==== COLLECTED MATERIAL

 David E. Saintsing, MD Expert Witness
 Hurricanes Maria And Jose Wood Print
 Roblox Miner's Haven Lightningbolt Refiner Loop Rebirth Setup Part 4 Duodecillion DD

========

Each line above must be reproduced exactly as it stands.

 David E. Saintsing, MD Expert Witness
 Hurricanes Maria And Jose Wood Print
 Roblox Miner's Haven Lightningbolt Refiner Loop Rebirth Setup Part 4 Duodecillion DD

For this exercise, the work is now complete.